### PROVIDED PASSAGE:
****
# Movie s



## ironman (Jul 31, 2017)

Does anyone know where I can download and save movies free so when I don't have internet


----------



## AAAutin (Aug 1, 2017)

I use link aggregator sites (TwoMovies.tv is a good one) and look for links from thevideo.me or vidup.me—these hosts have downloadable options. (But be forewarned: you'll have to dismiss a shit ton of pop-ups in the process.)

There's also solarmoviez.to, where—whilst streaming—if you right-click/long-tap on the video frame, you'll be provided the opportunity to download. (File sizes tend to be much larger this way.)

And, of course, there's always torrenting...


----------



## ironman (Aug 1, 2017)

AAAutin said:


> I use link aggregator sites (TwoMovies.tv is a good one) and look for links from thevideo.me or vidup.me—these hosts have downloadable options. (But be forewarned: you'll have to dismiss a shit ton of pop-ups in the process.)
> 
> There's also solarmoviez.to, where—whilst streaming—if you right-click/long-tap on the video frame, you'll be provided the opportunity to download. (File sizes tend to be much larger this way.)
> 
> And, of course, there's always torrenting...


Thanks I give those a try .


----------
****
### MATERIAL PROVIDED:
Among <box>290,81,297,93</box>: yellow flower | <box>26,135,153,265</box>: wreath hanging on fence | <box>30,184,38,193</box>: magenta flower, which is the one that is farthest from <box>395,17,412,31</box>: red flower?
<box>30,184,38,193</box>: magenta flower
****
### REQUIRED TASK 1:
In the movie download thread, repeat the text from "## ironman (Aug" up to and including "those a try .".
### REQUIRED TASK 2:
According to the movie download thread, how do file sizes tend to turn out when downloading through solarmoviez.to?

### EXERCISE RESPONSE 1:
## ironman (Aug 1, 2017)

AAAutin said:


> I use link aggregator sites (TwoMovies.tv is a good one) and look for links from thevideo.me or vidup.me—these hosts have downloadable options. (But be forewarned: you'll have to dismiss a shit ton of pop-ups in the process.)
> 
> There's also solarmoviez.to, where—whilst streaming—if you right-click/long-tap on the video frame, you'll be provided the opportunity to download. (File sizes tend to be much larger this way.)
> 
> And, of course, there's always torrenting...


Thanks I give those a try .

### EXERCISE RESPONSE 2:
They tend to be much larger.